Abstract
Current technique of airway management for impaled knife in the back includes putting the patient in lateral position and intubation. We present here a novel technique of anesthesia induction (intubation and central line insertion) in a patient with impaled knife in the back which is simple and easily reproducible. This technique can be used for single lung ventilation using double lumen tube or bronchial blocker also if desired.
Keywords: Anesthesia induction, impaled knife in the back, airway management
INTRODUCTION
Impaled knife in the back is often an anesthetic challenge as patient cannot be put on supine position. Current technique of airway management includes putting the patient in lateral position and intubation.[1,2,3] We present here a novel technique of anesthesia induction in a patient with impaled knife in the back.
CASE HISTORY
The Patient
A 35-year-old male presented with a knife in the back [Figure 1]. Computerized tomography of the chest was performed in the prone position [Figure 2] which revealed knife inside the right chest with partial collapse of the lung and right hemopneumothorax.
Figure 1.

Picture of the patient and chest X-ray taken bedside
Figure 2.

Computerized tomography chest performed in the prone position
The patient was taken to the head end of the operating table and was put on lateral position with the upper part of the body supported by a surgical trolley. Height of the operating table was adjusted to the level of the surgical trolley. Now the patient was put on supine position - the lower part of the body was at the head end of the operating table and the part of the torso above the knife impalement site was supported by a surgical trolley. The gap in between the head end of the table and the surgical trolley accommodated the impaled knife [Figures 3 and 4]. Chest tube was inserted before anesthesia induction under local anesthesia because of hemopneumothorax. Anesthesia induction, intubation was performed following conventional technique in this position. Central venous access through right internal jugular vein was secured in the same position. After intubation and central venous access, patient was made lateral for right posterolateral thoracotomy and moved towards the foot end of the operating table [Figure 5] so that surgical trolley was removed and upper body was also on the operating table. Surgical plan was to perform a thoracotomy before removing the knife so that hemorrhage from injury can be controlled easily.
Figure 3.

Patient position for anesthesia: Patient is taken to the head end of the table, and the part of the torso above the knife impalement site is supported by a surgical trolley. The gap in between the head end of the table and the surgical trolley accommodated the impaled knife
Figure 4.

Different view of the patient position for anesthesia induction. Internal jugular line was inserted in this position
Figure 5.

Position of the patient for thoracotomy and incision
Right posterolateral thoracotomy was performed, and the impaled knife was removed [Figure 5]. There was profuse bleeding from intercostal artery which was controlled and the patient required middle and lower lobectomy. This operation was performed at 2 a.m. and double lumen tube or bronchial blocker was not available. We decided that the risk of waiting will be more as patient had developed hemothorax.
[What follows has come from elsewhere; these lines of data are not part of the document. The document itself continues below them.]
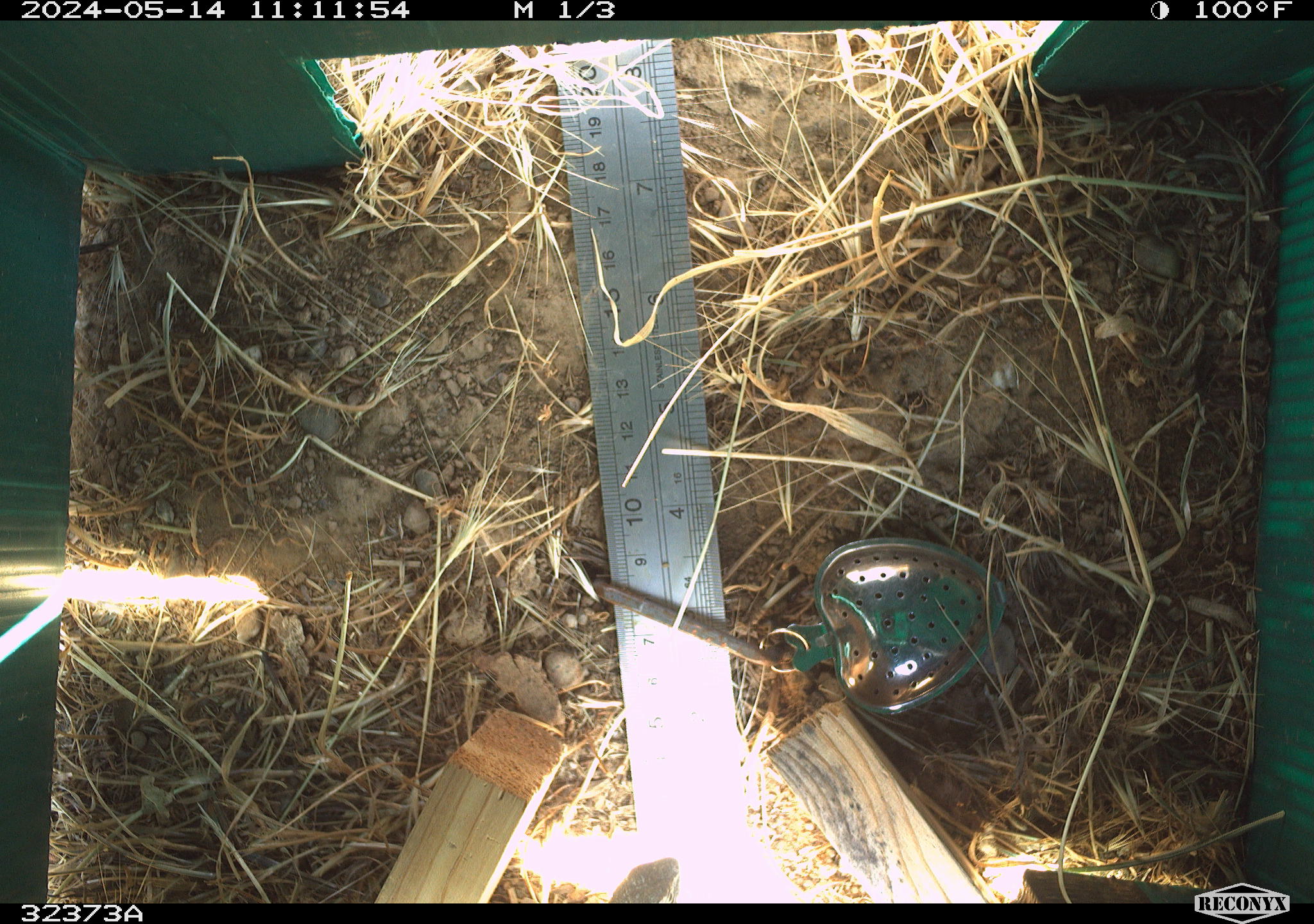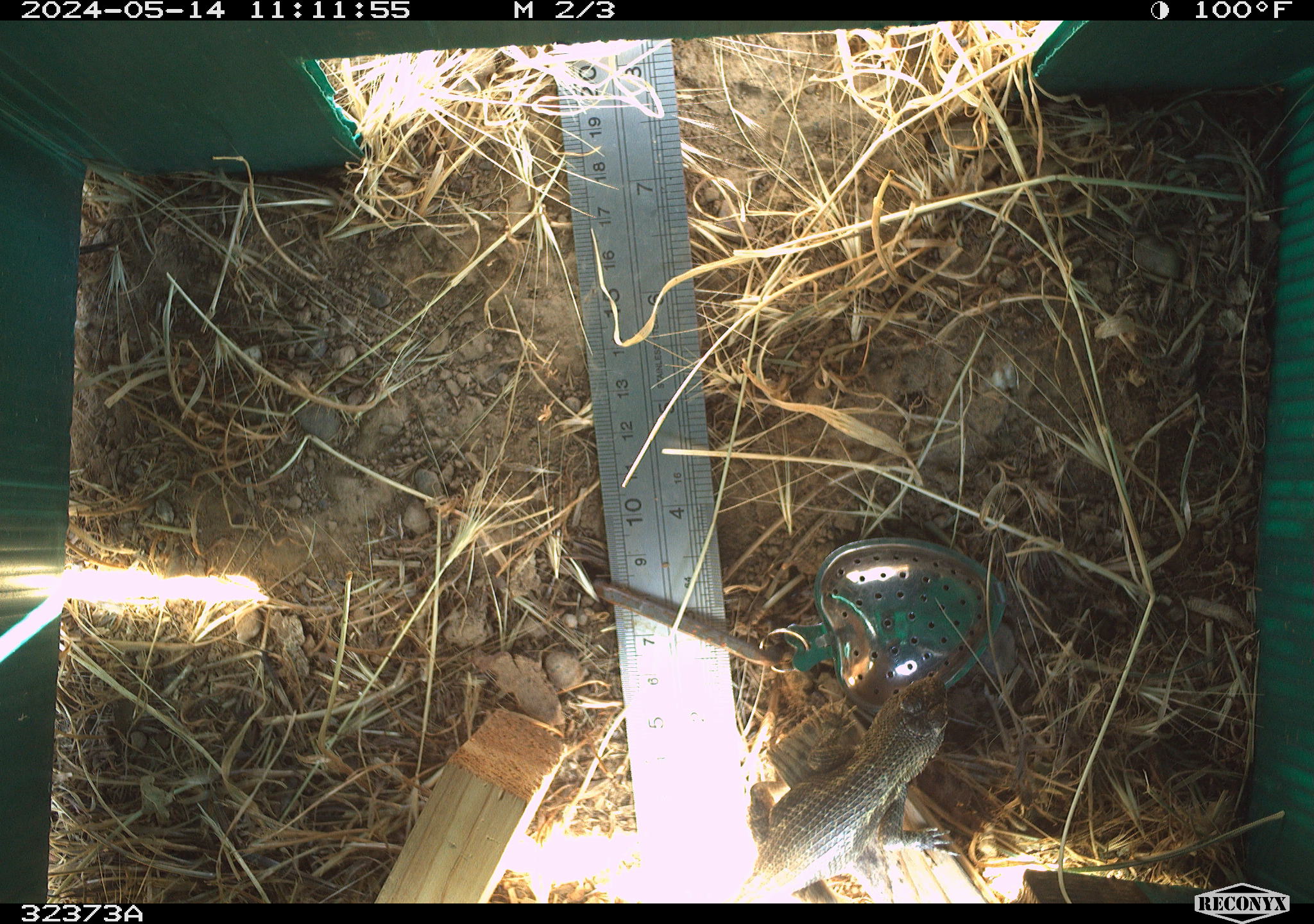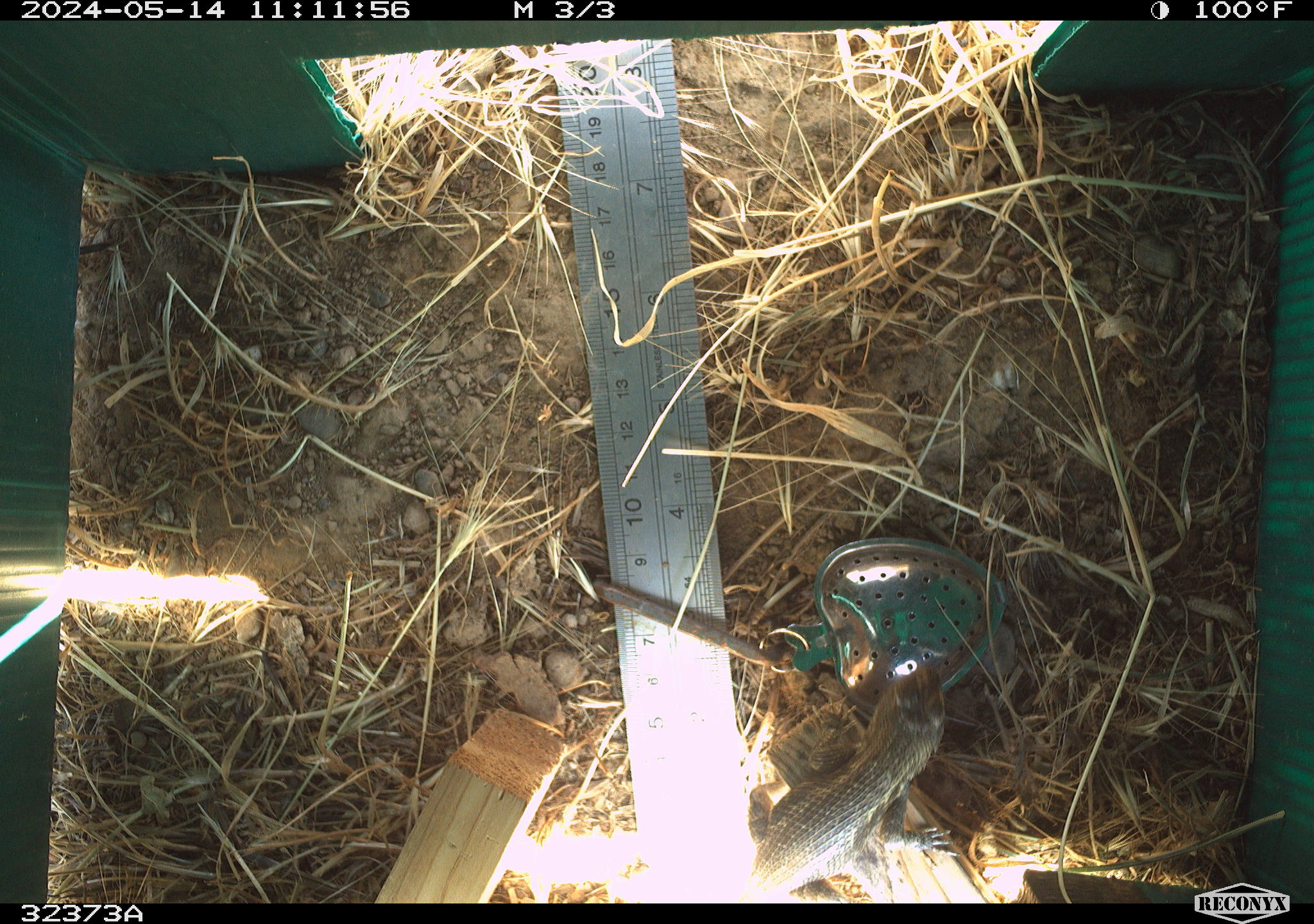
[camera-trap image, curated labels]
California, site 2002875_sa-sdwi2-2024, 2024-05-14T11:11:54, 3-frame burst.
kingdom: Animalia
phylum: Chordata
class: Reptilia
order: Squamata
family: Phrynosomatidae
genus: Sceloporus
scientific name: Sceloporus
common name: spiny lizards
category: sceloporus species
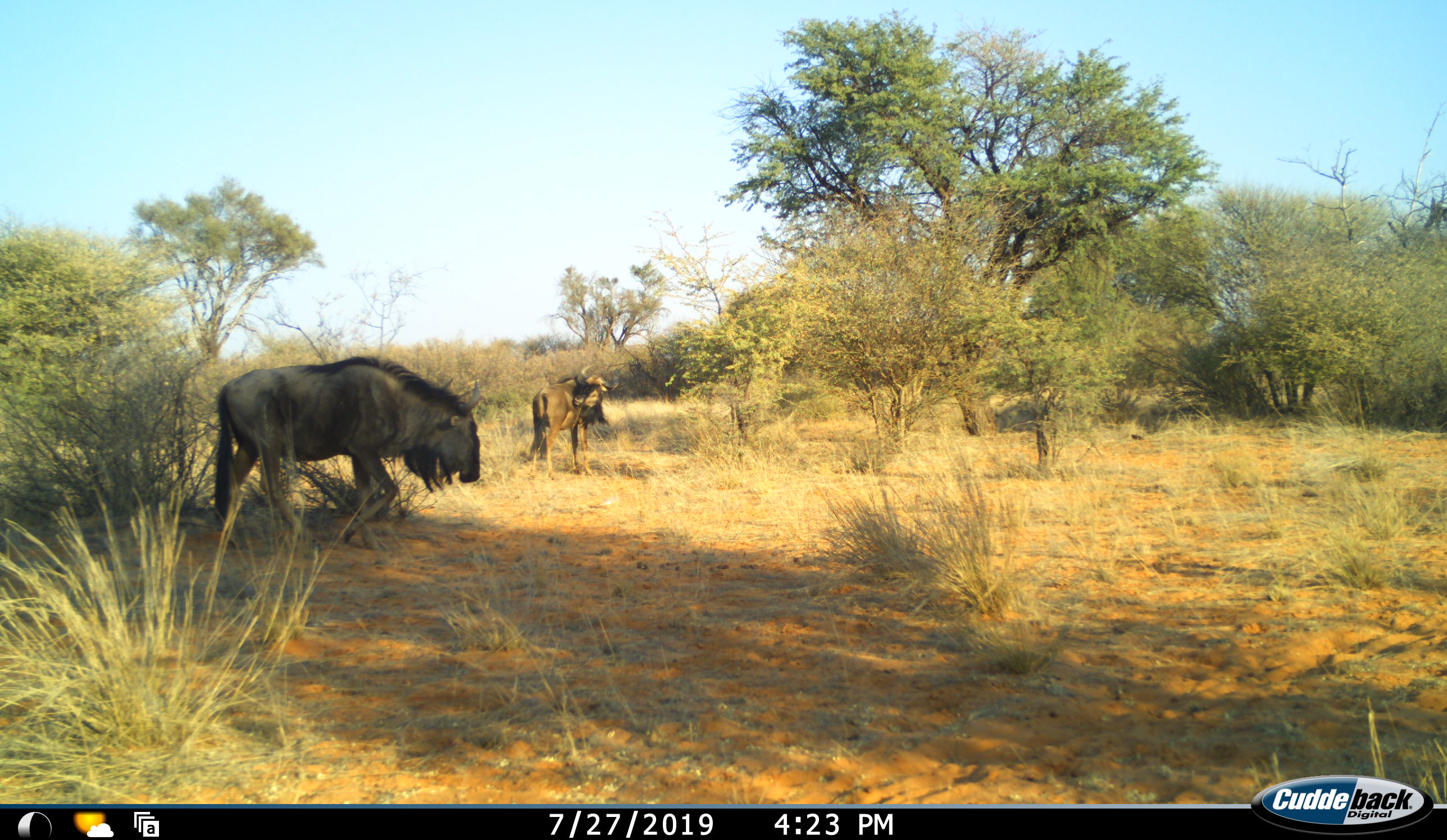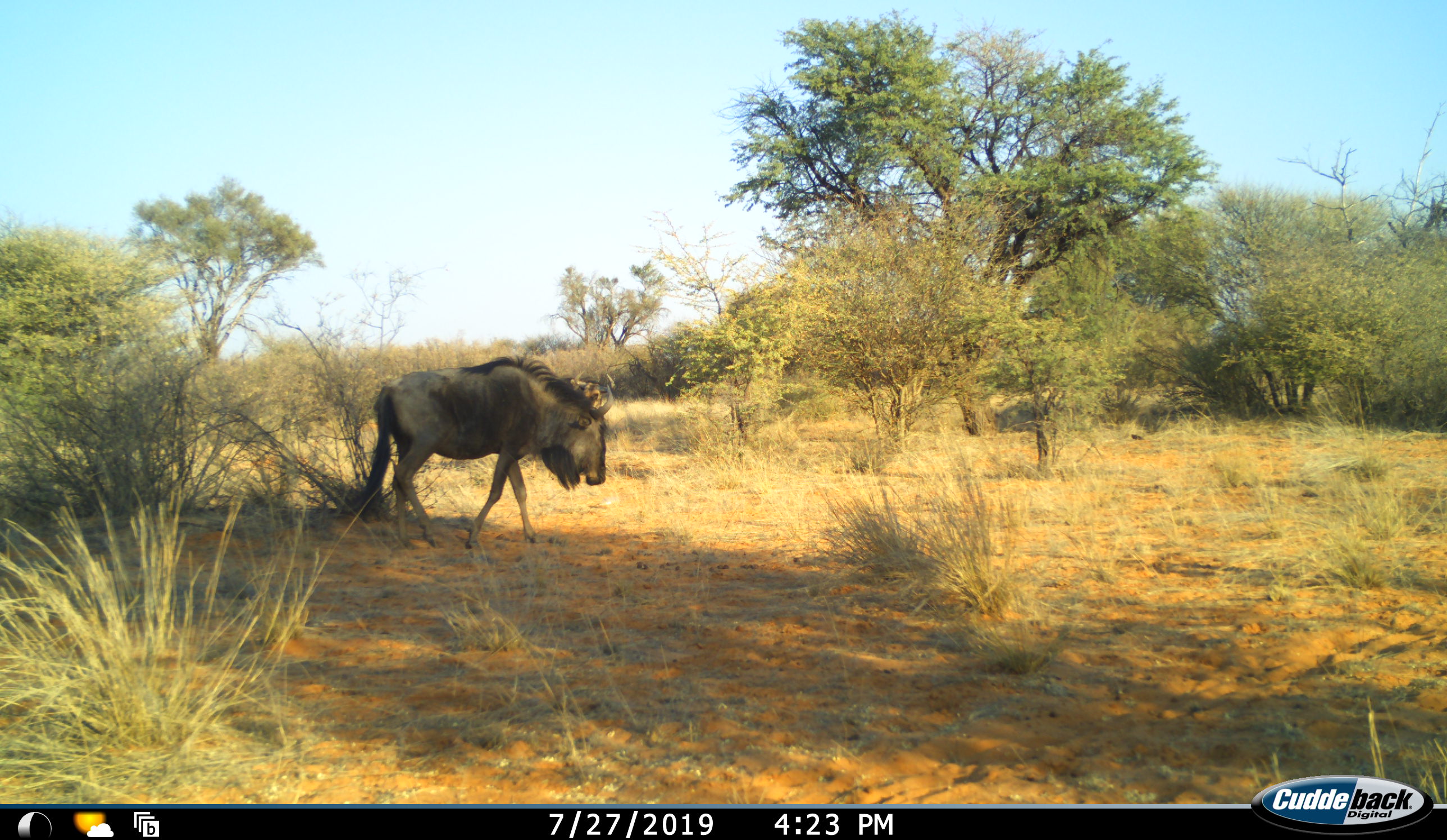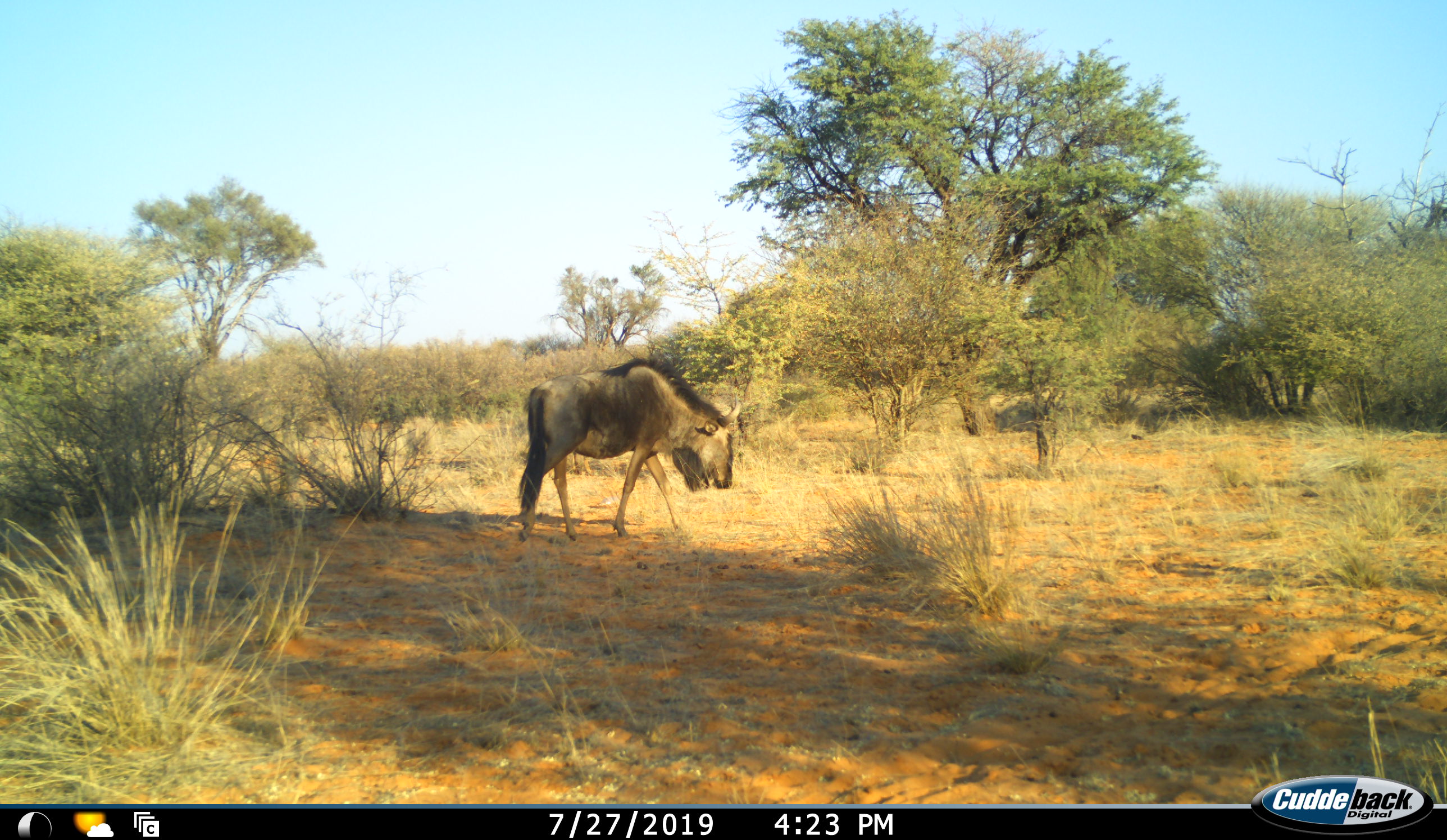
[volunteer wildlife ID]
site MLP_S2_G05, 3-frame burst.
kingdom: Animalia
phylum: Chordata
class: Mammalia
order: Artiodactyla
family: Bovidae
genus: Connochaetes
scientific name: Connochaetes taurinus taurinus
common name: blue wildebeest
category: wildebeestblue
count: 2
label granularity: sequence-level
As the injury was very close to the hylum, it was decided that middle and lower lobectomy will be a safer option than trying to repair the lung tear. Rest of the operation was completed in conventional manner.
DISCUSSION
Impaled knife in the back is an anesthetic challenge as the patient cannot be put on supine position. Various techniques of intubation in the lateral position of single lumen or double lumen tube have been described.[1,2,3] Intubation in the lateral position is often difficult in the trauma patient because of unfamiliar position and a full stomach.
The technique described by us is simple. It involves using a surgical trolley (which is universally available) to support the head and upper torso and keeping a gap between the trolley and the head end of the table to accommodate the impaled knife. After the patient had been put in the supine position, the anesthesia induction procedure was routine. We decided not to use double lumen tube. However, double lumen tube can be easily used in this novel technique. For thoracotomy, patient was made lateral and then moved toward the foot end of the table. After an extensive search of the literature, we could not find any report of this technique.
One limitation of this technique must be recognized - the height of the operating table has to be adjusted as the height of the surgical trolley available was fixed. But we feel that intubation and insertion of the neck line in the supine position is easier because of the familiar anatomy. We recommend routine use of this induction positioning in patients with impaled knife in the back.
Declaration of patient consent
The authors certify that they have obtained all appropriate patient consent forms. In the form the patient(s) has/have given his/her/their consent for his/her/their images and other clinical information to be reported in the journal. The patients understand that their names and initials will not be published and due efforts will be made to conceal their identity, but anonymity cannot be guaranteed.
Footnotes
Source of Support: Nil
Conflict of Interest: None declared.